## Exercise data

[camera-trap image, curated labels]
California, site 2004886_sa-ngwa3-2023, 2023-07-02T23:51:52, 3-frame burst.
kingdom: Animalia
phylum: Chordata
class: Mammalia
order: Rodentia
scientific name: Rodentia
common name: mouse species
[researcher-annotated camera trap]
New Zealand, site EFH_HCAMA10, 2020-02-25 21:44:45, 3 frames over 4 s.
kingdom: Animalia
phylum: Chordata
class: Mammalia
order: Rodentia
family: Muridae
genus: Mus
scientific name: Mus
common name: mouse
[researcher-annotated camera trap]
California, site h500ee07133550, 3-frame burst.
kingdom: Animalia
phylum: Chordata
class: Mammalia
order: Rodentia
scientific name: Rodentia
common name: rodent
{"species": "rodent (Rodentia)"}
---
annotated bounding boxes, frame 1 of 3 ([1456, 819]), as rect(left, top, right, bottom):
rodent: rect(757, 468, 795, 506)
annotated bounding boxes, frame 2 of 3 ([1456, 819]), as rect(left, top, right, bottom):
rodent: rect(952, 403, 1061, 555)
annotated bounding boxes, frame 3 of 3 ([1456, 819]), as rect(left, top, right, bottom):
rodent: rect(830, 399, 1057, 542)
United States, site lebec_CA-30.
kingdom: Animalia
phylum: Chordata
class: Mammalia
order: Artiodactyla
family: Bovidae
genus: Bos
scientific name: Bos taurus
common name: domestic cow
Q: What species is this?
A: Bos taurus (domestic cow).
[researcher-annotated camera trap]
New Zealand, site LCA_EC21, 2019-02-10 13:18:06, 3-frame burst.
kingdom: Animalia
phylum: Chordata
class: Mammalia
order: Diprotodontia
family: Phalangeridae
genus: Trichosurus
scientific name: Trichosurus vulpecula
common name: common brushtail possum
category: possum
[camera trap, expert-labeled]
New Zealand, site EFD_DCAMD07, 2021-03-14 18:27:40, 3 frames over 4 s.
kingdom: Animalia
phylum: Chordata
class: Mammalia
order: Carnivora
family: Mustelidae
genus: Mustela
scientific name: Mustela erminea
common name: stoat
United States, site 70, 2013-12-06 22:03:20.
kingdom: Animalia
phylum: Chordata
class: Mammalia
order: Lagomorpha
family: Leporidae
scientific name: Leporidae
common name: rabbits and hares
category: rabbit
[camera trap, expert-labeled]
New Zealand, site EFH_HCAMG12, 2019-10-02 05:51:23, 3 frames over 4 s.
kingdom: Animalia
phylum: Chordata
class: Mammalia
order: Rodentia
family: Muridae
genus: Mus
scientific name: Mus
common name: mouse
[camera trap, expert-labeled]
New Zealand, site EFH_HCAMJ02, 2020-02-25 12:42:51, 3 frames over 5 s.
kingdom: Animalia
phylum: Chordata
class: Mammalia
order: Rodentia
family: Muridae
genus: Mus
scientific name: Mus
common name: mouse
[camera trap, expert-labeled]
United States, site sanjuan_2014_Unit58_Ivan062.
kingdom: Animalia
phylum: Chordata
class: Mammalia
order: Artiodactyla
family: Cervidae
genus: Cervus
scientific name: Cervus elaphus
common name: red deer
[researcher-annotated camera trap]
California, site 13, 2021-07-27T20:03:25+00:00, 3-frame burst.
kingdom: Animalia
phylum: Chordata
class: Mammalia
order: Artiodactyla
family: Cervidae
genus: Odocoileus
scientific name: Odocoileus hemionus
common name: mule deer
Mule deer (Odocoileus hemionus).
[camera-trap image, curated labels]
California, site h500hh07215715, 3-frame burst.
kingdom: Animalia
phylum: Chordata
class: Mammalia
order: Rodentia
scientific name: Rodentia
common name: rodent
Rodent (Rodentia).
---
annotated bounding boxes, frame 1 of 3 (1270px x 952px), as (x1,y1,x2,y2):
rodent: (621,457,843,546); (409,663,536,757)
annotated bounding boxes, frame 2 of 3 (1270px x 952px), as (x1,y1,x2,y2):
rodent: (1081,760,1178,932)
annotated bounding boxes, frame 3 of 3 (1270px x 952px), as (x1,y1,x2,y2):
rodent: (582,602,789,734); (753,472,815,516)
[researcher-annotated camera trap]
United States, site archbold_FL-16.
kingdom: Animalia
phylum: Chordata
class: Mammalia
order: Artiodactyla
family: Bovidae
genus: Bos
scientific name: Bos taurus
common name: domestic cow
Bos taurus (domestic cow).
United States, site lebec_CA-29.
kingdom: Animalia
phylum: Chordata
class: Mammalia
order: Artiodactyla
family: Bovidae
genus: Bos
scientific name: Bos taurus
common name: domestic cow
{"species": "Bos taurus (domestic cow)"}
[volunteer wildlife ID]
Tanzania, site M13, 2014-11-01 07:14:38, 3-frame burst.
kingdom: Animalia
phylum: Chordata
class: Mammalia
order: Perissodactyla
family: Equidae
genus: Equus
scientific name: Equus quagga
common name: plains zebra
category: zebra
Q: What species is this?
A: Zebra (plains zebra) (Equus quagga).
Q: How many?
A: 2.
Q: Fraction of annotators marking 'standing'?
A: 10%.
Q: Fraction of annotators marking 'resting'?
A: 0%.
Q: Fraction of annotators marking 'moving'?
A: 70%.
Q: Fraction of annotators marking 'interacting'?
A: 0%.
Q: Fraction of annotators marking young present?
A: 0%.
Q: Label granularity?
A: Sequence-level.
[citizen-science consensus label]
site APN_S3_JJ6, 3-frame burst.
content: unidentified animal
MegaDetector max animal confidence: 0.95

## Description of the task
Restate all the material exactly, word for word.

## Completed exercise
[camera-trap image, curated labels]
California, site 2004886_sa-ngwa3-2023, 2023-07-02T23:51:52, 3-frame burst.
kingdom: Animalia
phylum: Chordata
class: Mammalia
order: Rodentia
scientific name: Rodentia
common name: mouse species
[researcher-annotated camera trap]
New Zealand, site EFH_HCAMA10, 2020-02-25 21:44:45, 3 frames over 4 s.
kingdom: Animalia
phylum: Chordata
class: Mammalia
order: Rodentia
family: Muridae
genus: Mus
scientific name: Mus
common name: mouse
[researcher-annotated camera trap]
California, site h500ee07133550, 3-frame burst.
kingdom: Animalia
phylum: Chordata
class: Mammalia
order: Rodentia
scientific name: Rodentia
common name: rodent
{"species": "rodent (Rodentia)"}
---
annotated bounding boxes, frame 1 of 3 ([1456, 819]), as rect(left, top, right, bottom):
rodent: rect(757, 468, 795, 506)
annotated bounding boxes, frame 2 of 3 ([1456, 819]), as rect(left, top, right, bottom):
rodent: rect(952, 403, 1061, 555)
annotated bounding boxes, frame 3 of 3 ([1456, 819]), as rect(left, top, right, bottom):
rodent: rect(830, 399, 1057, 542)
United States, site lebec_CA-30.
kingdom: Animalia
phylum: Chordata
class: Mammalia
order: Artiodactyla
family: Bovidae
genus: Bos
scientific name: Bos taurus
common name: domestic cow
Q: What species is this?
A: Bos taurus (domestic cow).
[researcher-annotated camera trap]
New Zealand, site LCA_EC21, 2019-02-10 13:18:06, 3-frame burst.
kingdom: Animalia
phylum: Chordata
class: Mammalia
order: Diprotodontia
family: Phalangeridae
genus: Trichosurus
scientific name: Trichosurus vulpecula
common name: common brushtail possum
category: possum
[camera trap, expert-labeled]
New Zealand, site EFD_DCAMD07, 2021-03-14 18:27:40, 3 frames over 4 s.
kingdom: Animalia
phylum: Chordata
class: Mammalia
order: Carnivora
family: Mustelidae
genus: Mustela
scientific name: Mustela erminea
common name: stoat
United States, site 70, 2013-12-06 22:03:20.
kingdom: Animalia
phylum: Chordata
class: Mammalia
order: Lagomorpha
family: Leporidae
scientific name: Leporidae
common name: rabbits and hares
category: rabbit
[camera trap, expert-labeled]
New Zealand, site EFH_HCAMG12, 2019-10-02 05:51:23, 3 frames over 4 s.
kingdom: Animalia
phylum: Chordata
class: Mammalia
order: Rodentia
family: Muridae
genus: Mus
scientific name: Mus
common name: mouse
[camera trap, expert-labeled]
New Zealand, site EFH_HCAMJ02, 2020-02-25 12:42:51, 3 frames over 5 s.
kingdom: Animalia
phylum: Chordata
class: Mammalia
order: Rodentia
family: Muridae
genus: Mus
scientific name: Mus
common name: mouse
[camera trap, expert-labeled]
United States, site sanjuan_2014_Unit58_Ivan062.
kingdom: Animalia
phylum: Chordata
class: Mammalia
order: Artiodactyla
family: Cervidae
genus: Cervus
scientific name: Cervus elaphus
common name: red deer
[researcher-annotated camera trap]
California, site 13, 2021-07-27T20:03:25+00:00, 3-frame burst.
kingdom: Animalia
phylum: Chordata
class: Mammalia
order: Artiodactyla
family: Cervidae
genus: Odocoileus
scientific name: Odocoileus hemionus
common name: mule deer
Mule deer (Odocoileus hemionus).
[camera-trap image, curated labels]
California, site h500hh07215715, 3-frame burst.
kingdom: Animalia
phylum: Chordata
class: Mammalia
order: Rodentia
scientific name: Rodentia
common name: rodent
Rodent (Rodentia).
---
annotated bounding boxes, frame 1 of 3 (1270px x 952px), as (x1,y1,x2,y2):
rodent: (621,457,843,546); (409,663,536,757)
annotated bounding boxes, frame 2 of 3 (1270px x 952px), as (x1,y1,x2,y2):
rodent: (1081,760,1178,932)
annotated bounding boxes, frame 3 of 3 (1270px x 952px), as (x1,y1,x2,y2):
rodent: (582,602,789,734); (753,472,815,516)
[researcher-annotated camera trap]
United States, site archbold_FL-16.
kingdom: Animalia
phylum: Chordata
class: Mammalia
order: Artiodactyla
family: Bovidae
genus: Bos
scientific name: Bos taurus
common name: domestic cow
Bos taurus (domestic cow).
United States, site lebec_CA-29.
kingdom: Animalia
phylum: Chordata
class: Mammalia
order: Artiodactyla
family: Bovidae
genus: Bos
scientific name: Bos taurus
common name: domestic cow
{"species": "Bos taurus (domestic cow)"}
[volunteer wildlife ID]
Tanzania, site M13, 2014-11-01 07:14:38, 3-frame burst.
kingdom: Animalia
phylum: Chordata
class: Mammalia
order: Perissodactyla
family: Equidae
genus: Equus
scientific name: Equus quagga
common name: plains zebra
category: zebra
Q: What species is this?
A: Zebra (plains zebra) (Equus quagga).
Q: How many?
A: 2.
Q: Fraction of annotators marking 'standing'?
A: 10%.
Q: Fraction of annotators marking 'resting'?
A: 0%.
Q: Fraction of annotators marking 'moving'?
A: 70%.
Q: Fraction of annotators marking 'interacting'?
A: 0%.
Q: Fraction of annotators marking young present?
A: 0%.
Q: Label granularity?
A: Sequence-level.
[citizen-science consensus label]
site APN_S3_JJ6, 3-frame burst.
content: unidentified animal
MegaDetector max animal confidence: 0.95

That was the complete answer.